Informel au Maroc : un portrait alarmant dressé par une étude de la BAD
Une enquête récente menée conjointement par le ministère des Finances et la Banque africaine de développement (BAD) apporte un éclairage inédit sur le profil des travailleurs du secteur informel au Maroc. Cette étude, relayée par le quotidien *Al Ahdath Al Maghribia* dans son édition du 20 septembre 2024, met en lumière des données préoccupantes, tant sur le plan éducatif que socio-économique.
Premier constat : le niveau d’éducation des acteurs du secteur informel reste extrêmement bas. Moins de 15 % des entrepreneurs informels possèdent un diplôme universitaire ou de formation professionnelle. À l’opposé, 20 % de ces entrepreneurs n’ont jamais été scolarisés, tandis que 25 % d’entre eux n’ont atteint que le niveau primaire, et 40 % ont un niveau secondaire ou collégial. Cette situation se reflète directement sur leurs compétences entrepreneuriales, créant un manque crucial d’aptitudes nécessaires à une activité économique performante.
Ainsi, beaucoup d’entre eux se retrouvent piégés dans des activités à faible valeur ajoutée et à faible productivité. Ce déficit de compétences contribue à limiter les perspectives de croissance de ces entreprises informelles, accentuant la précarité de leur activité.
L’enquête révèle également une forte proportion de femmes et de jeunes parmi les travailleurs du secteur informel. Les femmes, souvent engagées dans des activités à faible productivité, généralement réalisées à domicile, sont surreprésentées dans l’informalité.
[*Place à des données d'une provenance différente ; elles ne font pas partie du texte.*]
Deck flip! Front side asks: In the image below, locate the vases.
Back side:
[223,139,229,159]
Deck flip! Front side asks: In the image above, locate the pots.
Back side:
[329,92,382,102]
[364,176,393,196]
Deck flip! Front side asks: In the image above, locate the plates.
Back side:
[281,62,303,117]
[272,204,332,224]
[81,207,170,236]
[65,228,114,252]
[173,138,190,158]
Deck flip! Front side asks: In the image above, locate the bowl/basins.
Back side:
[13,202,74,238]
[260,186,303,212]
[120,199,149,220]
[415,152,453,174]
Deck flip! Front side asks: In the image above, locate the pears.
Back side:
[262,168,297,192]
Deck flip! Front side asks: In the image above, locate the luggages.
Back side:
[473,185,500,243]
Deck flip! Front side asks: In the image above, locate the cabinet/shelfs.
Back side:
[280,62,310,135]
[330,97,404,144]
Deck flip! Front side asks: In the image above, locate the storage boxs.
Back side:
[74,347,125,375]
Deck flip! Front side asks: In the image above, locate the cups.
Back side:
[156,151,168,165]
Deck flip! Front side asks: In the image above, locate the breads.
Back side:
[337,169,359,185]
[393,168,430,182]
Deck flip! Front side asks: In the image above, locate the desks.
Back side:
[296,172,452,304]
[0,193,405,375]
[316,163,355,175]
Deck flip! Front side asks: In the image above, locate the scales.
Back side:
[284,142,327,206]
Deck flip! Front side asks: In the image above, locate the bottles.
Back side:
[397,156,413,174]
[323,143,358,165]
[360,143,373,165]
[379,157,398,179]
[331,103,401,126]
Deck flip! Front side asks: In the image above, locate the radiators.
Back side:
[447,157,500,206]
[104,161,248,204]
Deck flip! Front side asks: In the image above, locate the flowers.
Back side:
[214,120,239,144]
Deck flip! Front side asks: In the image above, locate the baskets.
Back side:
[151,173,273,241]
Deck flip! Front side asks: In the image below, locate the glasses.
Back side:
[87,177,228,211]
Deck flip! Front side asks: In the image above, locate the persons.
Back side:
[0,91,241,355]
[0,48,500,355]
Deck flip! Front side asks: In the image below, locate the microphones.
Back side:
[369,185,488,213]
Ce phénomène s’explique en partie par les difficultés rencontrées pour accéder au marché formel, ainsi que par la nature des emplois disponibles pour cette catégorie.
Par ailleurs, l’étude met en avant une corrélation entre l’âge des entrepreneurs et la probabilité de formalisation de leurs entreprises. Chaque année supplémentaire d’âge augmente de 2,5 % les chances pour un entrepreneur d’opérer dans le secteur formel. Ainsi, un entrepreneur de 35 ans a 28 % plus de chances d’avoir une entreprise formelle qu’un jeune entrepreneur de 25 ans. Ce constat souligne les obstacles supplémentaires auxquels sont confrontés les jeunes dans leur transition vers la formalité, renforçant ainsi leur ancrage dans l’économie informelle.
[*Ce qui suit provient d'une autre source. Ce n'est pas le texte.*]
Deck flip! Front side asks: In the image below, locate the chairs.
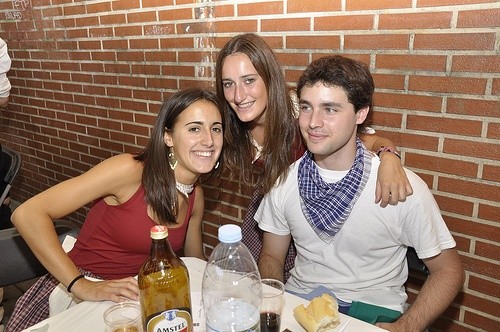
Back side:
[0,221,79,332]
[0,145,21,208]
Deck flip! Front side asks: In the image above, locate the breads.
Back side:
[293,293,340,332]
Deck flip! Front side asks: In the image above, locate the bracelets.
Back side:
[67,275,85,292]
[377,146,401,158]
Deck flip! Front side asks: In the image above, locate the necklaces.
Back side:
[176,183,194,198]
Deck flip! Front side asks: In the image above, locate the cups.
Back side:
[259,278,285,332]
[103,303,143,332]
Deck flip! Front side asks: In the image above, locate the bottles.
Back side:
[137,225,194,332]
[201,224,263,331]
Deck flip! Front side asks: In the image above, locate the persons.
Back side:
[215,33,413,282]
[5,86,234,332]
[0,38,11,106]
[254,55,466,332]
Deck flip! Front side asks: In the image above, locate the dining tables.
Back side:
[19,257,391,332]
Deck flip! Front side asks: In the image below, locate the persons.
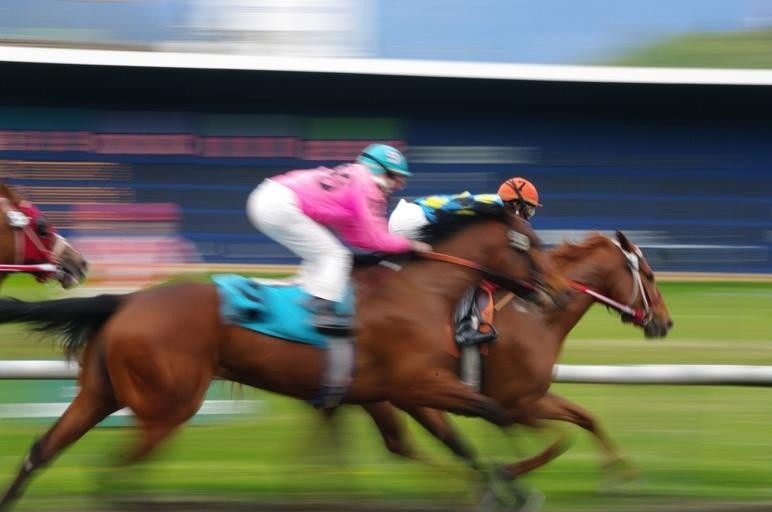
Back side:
[243,142,436,336]
[387,176,544,347]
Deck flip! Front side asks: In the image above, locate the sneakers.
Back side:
[455,316,496,346]
[310,308,357,330]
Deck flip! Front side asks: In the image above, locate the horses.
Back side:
[0,199,675,511]
[0,179,90,290]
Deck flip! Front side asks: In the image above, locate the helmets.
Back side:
[498,177,542,208]
[356,144,412,178]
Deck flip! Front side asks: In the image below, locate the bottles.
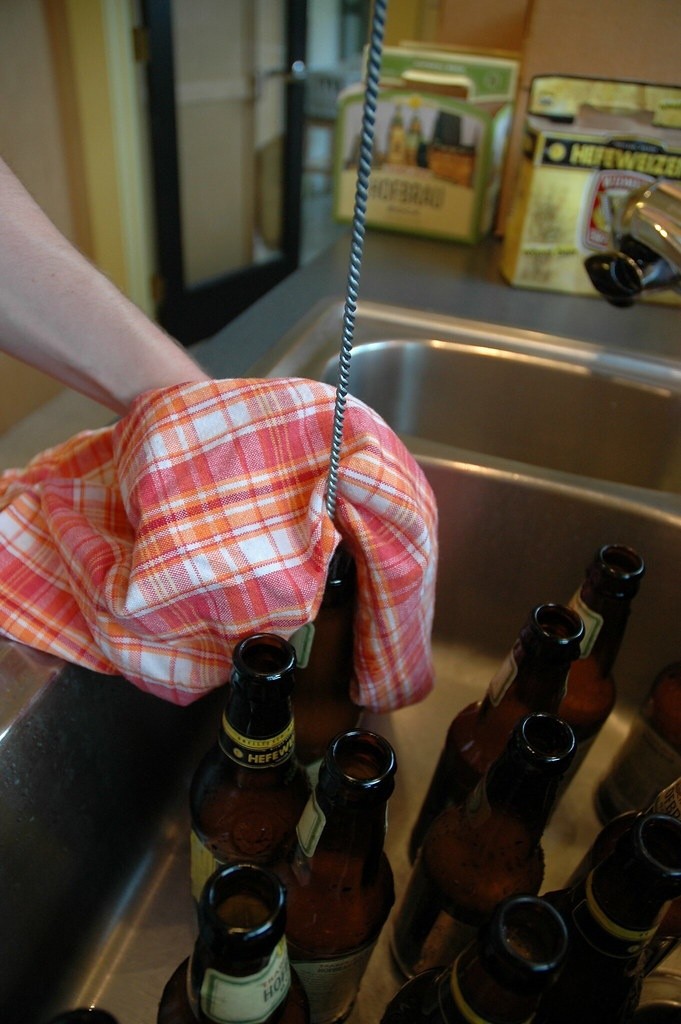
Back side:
[384,104,405,163]
[406,117,420,166]
[41,542,681,1024]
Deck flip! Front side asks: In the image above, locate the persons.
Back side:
[0,158,215,416]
L’informalité est également plus prononcée dans les zones rurales et dans le secteur du commerce. Ces régions et secteurs, souvent moins structurés et moins régulés, offrent un terrain fertile pour le développement d’activités non déclarées, contribuant ainsi à la prolifération du secteur informel dans l’économie marocaine.
Parmi les principaux freins à la formalisation cités par les entrepreneurs, l’impôt sur le revenu (IR) arrive en tête. Près de la moitié des entrepreneurs informels considèrent la fiscalité comme une barrière majeure. À cela s’ajoutent l’instabilité économique de leurs activités et les lourdeurs administratives, des obstacles identifiés par plus du tiers des répondants. Enfin, les charges sociales et les réglementations imposées aux entreprises formelles sont perçues comme des contraintes dissuadant les travailleurs informels de régulariser leur activité.
Les conclusions de cette enquête pointent du doigt l’ampleur du secteur informel au Maroc et les défis que cela pose pour le développement économique du pays. Si l’informalité permet à des millions de personnes de subsister, elle freine également la croissance économique en limitant la productivité et en restreignant les opportunités d’investissement et de développement à long terme.
Pour surmonter ce défi, il est crucial de mettre en place des politiques incitatives qui encouragent la formalisation, tout en allégeant les contraintes fiscales et administratives pesant sur les petites entreprises. Cela passe également par une meilleure inclusion des jeunes et des femmes dans l’économie formelle, à travers des programmes de formation adaptés et des initiatives favorisant l’accès à des emplois stables et productifs.